Pedido de impeachment contra Cassina e Frizzo, como o senhor vai votar?
Vou votar não. Eu já li, não tem cabimento, aliás, pela admissibilidade, entre todos os pedidos, eu votei em apenas dois. Mas entendo que é democrático e legítimo.

O artigo 55 da Lei Orgânica veda que vereador ocupe dois cargos eletivos. O senhor acha correto isso que aconteceu?
Não sei da parte jurídica deste caso em específico. A Câmara tem assessoria para orientar os vereadores. Se o assessor jurídico pago para isso não orientou, é uma falha da Câmara de Vereadores, da assessoria jurídica.

Como avalia essa situação envolvendo o IGH e a UPA Zona Norte?
Essa empresa IGH apresentou problemas desde o início. Sou contra a terceirização, acharam que ia diminuir custo e a gente viu que o modelo com terceirização não tem dado certo.

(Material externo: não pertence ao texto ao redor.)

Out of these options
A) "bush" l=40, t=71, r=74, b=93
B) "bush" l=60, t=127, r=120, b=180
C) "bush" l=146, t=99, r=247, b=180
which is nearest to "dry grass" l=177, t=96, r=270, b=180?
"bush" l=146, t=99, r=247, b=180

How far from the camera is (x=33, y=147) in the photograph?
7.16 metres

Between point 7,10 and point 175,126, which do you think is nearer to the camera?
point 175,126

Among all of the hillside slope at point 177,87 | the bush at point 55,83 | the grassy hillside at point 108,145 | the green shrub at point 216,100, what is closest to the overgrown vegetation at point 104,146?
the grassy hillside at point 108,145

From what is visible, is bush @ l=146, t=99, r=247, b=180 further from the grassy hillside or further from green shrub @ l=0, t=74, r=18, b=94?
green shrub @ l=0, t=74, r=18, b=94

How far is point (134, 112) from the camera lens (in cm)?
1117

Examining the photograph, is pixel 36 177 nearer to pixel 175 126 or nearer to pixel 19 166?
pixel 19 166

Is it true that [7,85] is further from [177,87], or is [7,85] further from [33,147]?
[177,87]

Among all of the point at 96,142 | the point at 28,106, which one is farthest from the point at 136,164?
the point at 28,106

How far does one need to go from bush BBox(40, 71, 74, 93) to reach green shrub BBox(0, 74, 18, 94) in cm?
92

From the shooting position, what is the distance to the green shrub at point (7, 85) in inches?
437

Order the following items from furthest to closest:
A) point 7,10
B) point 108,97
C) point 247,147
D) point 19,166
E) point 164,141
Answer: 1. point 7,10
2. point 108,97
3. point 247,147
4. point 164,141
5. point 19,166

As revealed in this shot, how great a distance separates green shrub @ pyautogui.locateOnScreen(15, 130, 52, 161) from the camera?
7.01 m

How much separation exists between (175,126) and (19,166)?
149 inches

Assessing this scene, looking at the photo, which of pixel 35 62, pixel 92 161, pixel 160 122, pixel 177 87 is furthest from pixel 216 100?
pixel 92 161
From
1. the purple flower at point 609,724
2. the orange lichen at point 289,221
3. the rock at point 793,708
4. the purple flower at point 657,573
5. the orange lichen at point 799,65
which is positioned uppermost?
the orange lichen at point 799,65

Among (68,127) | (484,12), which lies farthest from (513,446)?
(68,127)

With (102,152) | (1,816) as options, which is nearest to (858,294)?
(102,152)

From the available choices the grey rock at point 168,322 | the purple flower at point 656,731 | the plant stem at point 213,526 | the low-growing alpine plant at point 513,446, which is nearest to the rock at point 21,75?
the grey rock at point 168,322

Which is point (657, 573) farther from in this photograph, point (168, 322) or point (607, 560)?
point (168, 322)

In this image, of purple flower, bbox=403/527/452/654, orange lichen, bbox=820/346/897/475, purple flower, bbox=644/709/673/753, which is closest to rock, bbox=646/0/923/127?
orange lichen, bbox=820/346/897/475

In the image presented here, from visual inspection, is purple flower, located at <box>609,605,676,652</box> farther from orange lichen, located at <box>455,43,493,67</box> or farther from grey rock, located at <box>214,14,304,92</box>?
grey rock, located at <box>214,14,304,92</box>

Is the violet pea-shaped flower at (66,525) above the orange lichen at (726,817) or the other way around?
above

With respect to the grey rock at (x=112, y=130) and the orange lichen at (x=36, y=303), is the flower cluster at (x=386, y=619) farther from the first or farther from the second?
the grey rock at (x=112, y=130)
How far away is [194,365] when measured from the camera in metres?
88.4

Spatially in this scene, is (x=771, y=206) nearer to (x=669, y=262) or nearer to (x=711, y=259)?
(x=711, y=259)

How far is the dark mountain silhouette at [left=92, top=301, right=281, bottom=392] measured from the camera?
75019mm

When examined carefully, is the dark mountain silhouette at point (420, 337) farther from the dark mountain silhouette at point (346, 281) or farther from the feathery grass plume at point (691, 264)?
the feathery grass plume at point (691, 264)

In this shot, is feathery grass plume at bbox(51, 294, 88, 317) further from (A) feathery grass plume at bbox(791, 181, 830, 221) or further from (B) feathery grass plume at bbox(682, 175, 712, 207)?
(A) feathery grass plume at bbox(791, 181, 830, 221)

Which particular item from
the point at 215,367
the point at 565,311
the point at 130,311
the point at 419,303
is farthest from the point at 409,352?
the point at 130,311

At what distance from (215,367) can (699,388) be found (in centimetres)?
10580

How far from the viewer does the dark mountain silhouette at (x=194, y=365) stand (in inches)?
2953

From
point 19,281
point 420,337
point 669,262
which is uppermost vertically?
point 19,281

É uma gestão com muitos problemas, tanto é que foram apontados na fiscalização da Secretaria Municipal da Saúde. O governo anterior foi conivente com essa empresa. A gente denunciou as irregularidades por três anos. O secretário estava escondendo a situação (das irregularidades do IGH). Eu que tive que apresentar documento revelando que a empresa ia sair pelas irregularidades apontadas. Demoraram 19 meses para fazer a primeira investigação. A empresa decidiu cumprir o contrato, é razoável a decisão para não prejudicar o atendimento, mas tem de fazer um cronograma sério.

Colocaria o seu nome à disposição para prefeitura?
Estou focado no meu mandato de vereador. Mas entendo que o partido tem de pensar na majoritária, sim. Hoje o partido tem um vice no governo, mas o vice não é o partido. O Frizzo é integrante do PSB, mas não é ele quem manda no partido. É um dos integrantes. Se me perguntar "tu és governo?", vou dizer, não, o PSB do Frizzo está na prefeitura, o PSB do Meneguzzi não está. Eu não me considero do governo. PSB do Frizzo está lá, mas faltou uma discussão mais ampla do partido para pensar de que forma podemos construir propostas e não cargos. E isso vale para todos os partidos. Aliás, penso que quem se dispõe a fazer parte deste governo de transição não deveria ser candidato a vereador. Uma pessoa que tem um cargo muito forte não pode ficar só três meses. 

E como avalia a postura do novo governo até o momento?
Diálogo só não basta. Dizer que as portas estão abertas não significa nada. Isso é óbvio, não precisa nem dizer, está em todo plano de governo, na verdade nem precisa estar em plano de governo, diálogo é óbvio. Agora, escuta verdadeira e ouvir opinião de vereador e liderança. Aí são outros quinhentos. A escuta verdadeira requer vontade de ouvir as pessoas e os encaminhamentos sugeridos por delas. Esse início, até pela rapidez que tiveram que assumir, no meu caso não houve escuta verdadeira. No meu caso não fui chamado para nada. Não quero ser chamado para pedirem "quem tu indicas para tal cargo?". Quero que perguntem o que sugiro para a área que conheço, que tenho experiência. Não é "quem" tu sugere, é "o que" tu sugere.

Como é sua relação com o Elói Frizzo?
Boa. É uma relação verdadeira. O Elói Frizzo tem uma característica, ele é uma figura muito democrática. Ele sabe ouvir, discutir. Já tivemos discussões muito fortes, mas saiu da porta... É uma discussão muito política. Eu também tenho a minha militância no PSB, tenho colaborado com o partido, não preciso aceitar todas as ideias que o Frizzo tem, eu gosto de dialogar, de discutir. E o partido tem que ser para isso. Se ele for de uma pessoa só que indica, que decide, que faz, não tem sentido de existir.